2 new Orient divers have shown up. They're not officially named by Orient themselves, and could potentially be new lines, however people are talking about the Mako & Ray III. No mention of them on Orient's site last time I looked.

One is 45mm, the other 41.5, the larger watch comes with black, blue and red bezel options, the smaller had black, blue and red sunburst dial options with a black bezel. Currently the larger one is being referred to as the Mako III, the smaller the Ray III.

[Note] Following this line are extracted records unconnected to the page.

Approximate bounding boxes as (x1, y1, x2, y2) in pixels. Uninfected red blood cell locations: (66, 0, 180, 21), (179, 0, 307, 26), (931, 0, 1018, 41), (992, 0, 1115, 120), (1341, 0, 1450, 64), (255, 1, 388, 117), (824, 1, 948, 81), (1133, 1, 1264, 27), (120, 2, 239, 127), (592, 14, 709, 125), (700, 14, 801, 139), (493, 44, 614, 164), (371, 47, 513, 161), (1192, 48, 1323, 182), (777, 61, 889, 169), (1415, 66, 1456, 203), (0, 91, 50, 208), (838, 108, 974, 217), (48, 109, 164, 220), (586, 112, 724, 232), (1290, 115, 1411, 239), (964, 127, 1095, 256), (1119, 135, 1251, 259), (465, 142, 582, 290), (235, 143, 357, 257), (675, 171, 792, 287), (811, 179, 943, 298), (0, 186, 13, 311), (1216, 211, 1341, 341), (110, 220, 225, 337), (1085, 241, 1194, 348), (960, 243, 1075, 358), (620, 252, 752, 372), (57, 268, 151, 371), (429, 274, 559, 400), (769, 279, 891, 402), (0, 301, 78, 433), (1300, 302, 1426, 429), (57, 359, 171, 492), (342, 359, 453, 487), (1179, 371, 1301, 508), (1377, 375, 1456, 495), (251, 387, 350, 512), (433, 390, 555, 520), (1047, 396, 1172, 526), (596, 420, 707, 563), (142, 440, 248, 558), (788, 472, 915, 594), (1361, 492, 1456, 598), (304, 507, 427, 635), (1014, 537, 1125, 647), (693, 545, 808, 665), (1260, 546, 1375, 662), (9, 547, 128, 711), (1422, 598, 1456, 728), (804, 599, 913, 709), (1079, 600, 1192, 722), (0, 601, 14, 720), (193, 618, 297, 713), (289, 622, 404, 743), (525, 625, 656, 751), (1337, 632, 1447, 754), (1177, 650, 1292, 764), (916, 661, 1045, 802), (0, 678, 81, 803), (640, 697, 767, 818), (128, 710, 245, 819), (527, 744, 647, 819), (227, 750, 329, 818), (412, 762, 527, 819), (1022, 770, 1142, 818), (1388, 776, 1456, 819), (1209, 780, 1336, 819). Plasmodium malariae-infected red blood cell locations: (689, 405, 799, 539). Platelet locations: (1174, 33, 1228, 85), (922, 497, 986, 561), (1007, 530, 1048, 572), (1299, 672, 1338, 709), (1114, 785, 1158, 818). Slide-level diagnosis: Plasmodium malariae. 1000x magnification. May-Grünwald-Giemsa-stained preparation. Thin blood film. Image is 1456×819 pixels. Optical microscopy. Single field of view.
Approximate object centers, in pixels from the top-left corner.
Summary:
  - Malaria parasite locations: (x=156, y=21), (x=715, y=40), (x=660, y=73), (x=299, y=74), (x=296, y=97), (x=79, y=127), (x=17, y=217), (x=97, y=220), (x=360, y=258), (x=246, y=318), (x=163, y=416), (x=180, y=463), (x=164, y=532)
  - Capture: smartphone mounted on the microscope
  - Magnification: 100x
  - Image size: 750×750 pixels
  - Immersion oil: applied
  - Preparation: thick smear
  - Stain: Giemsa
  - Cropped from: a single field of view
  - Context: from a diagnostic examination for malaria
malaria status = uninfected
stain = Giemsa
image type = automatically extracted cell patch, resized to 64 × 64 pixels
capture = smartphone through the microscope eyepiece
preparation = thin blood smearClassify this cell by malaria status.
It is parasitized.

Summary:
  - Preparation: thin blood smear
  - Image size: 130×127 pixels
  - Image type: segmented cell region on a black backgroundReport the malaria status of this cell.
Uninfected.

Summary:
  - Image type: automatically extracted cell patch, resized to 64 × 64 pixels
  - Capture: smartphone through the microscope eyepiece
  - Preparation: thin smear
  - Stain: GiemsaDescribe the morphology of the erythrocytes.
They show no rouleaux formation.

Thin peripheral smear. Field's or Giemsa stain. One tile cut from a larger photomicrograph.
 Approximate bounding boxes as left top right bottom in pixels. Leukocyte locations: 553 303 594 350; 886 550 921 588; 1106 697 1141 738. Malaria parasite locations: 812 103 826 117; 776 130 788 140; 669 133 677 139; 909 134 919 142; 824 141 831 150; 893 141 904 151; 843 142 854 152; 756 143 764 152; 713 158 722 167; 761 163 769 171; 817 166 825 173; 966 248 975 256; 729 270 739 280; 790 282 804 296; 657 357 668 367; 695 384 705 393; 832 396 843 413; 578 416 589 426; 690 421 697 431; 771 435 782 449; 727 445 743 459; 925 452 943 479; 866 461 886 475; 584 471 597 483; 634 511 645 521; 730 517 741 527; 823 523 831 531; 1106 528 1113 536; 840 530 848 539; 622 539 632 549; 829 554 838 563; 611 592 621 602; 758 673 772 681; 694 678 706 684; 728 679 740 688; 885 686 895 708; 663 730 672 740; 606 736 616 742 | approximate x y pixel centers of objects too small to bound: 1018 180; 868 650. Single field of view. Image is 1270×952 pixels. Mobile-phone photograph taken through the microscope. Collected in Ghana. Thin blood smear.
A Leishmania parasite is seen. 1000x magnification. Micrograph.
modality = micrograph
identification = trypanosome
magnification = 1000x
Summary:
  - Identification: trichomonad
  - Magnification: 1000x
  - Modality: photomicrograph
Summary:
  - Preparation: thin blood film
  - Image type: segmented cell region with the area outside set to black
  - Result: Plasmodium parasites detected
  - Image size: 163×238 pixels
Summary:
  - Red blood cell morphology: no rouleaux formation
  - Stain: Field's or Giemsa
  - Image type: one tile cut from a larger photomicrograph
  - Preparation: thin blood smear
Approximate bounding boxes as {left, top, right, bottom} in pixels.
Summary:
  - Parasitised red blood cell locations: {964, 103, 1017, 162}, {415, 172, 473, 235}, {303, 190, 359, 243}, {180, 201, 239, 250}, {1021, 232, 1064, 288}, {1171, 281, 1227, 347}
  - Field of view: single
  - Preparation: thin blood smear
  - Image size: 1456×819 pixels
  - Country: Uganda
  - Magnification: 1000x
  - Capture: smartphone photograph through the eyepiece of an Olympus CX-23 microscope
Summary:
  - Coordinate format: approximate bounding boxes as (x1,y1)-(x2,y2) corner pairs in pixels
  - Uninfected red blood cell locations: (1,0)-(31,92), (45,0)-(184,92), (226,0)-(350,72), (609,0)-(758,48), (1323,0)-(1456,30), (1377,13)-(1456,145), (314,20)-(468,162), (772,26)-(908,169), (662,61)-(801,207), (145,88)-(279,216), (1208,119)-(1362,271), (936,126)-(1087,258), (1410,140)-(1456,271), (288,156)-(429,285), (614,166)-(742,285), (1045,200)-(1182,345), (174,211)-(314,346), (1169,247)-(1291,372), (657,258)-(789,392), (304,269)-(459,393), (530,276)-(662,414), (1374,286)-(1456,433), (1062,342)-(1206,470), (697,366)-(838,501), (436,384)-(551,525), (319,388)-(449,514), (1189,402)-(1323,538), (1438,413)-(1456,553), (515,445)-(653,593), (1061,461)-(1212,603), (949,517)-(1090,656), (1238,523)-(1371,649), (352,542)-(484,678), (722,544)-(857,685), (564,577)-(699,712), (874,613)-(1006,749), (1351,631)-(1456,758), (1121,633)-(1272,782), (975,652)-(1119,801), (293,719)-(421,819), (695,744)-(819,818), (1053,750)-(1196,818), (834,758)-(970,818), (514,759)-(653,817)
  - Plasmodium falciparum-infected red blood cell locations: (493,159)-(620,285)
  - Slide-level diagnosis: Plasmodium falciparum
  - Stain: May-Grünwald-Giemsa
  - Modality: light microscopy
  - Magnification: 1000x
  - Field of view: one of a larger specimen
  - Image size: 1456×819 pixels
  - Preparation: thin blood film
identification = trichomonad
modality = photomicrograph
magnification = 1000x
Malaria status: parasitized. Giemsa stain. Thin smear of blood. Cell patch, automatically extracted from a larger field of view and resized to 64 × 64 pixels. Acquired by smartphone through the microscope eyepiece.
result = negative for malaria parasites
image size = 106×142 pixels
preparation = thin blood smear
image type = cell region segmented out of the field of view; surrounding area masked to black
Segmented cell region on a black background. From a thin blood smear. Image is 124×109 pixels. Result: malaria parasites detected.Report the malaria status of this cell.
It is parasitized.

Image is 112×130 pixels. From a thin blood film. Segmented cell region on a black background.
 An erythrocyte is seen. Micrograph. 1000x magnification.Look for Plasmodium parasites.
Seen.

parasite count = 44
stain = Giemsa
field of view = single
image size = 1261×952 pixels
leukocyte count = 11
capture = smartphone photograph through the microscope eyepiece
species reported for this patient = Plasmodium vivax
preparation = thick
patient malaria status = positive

Neither have numbers on the dial (so possibly not a mako at all! Although i can see the Ray being a new version - perhaps the Mako is being replaced, and the Ray upgraded?) but any solid info on hard to come by.

Help me out here, what are Orient up to?

@Graham60 shared this video in another thread


----------



## Lann (Jan 17, 2019)

Very interesting... Thanks for posting and the red dialled watch has piqued my interest for sure.


----------



## Nigelp (Jan 28, 2015)

Like the new dial plots and the velvet red is lovely, thank god the pusher has gone. Yeh I like it.


----------



## VAwatching (Apr 2, 2019)

Would this one be the same as what was referred to?

https://www.orientwatchusa.com/blogs/orient-blog/another-one-say-hello-to-kano-diver-collection


----------



## ry ry (Nov 25, 2018)

VAwatching said:


> Would this one be the same as what was referred to?
> 
> https://www.orientwatchusa.com/blogs/orient-blog/another-one-say-hello-to-kano-diver-collection


 Aah! The mystery is solved!

Shame they're 44mm tbh, a shade too big for my taste.


----------



## vadiro (Jul 21, 2016)

I am very tempted to this one, apparently called Kamasu.


----------



## Autonomous (Nov 16, 2016)

The gorgeous dark red one will have to go on my ever growing wish list.. thanks for pointing these out.


----------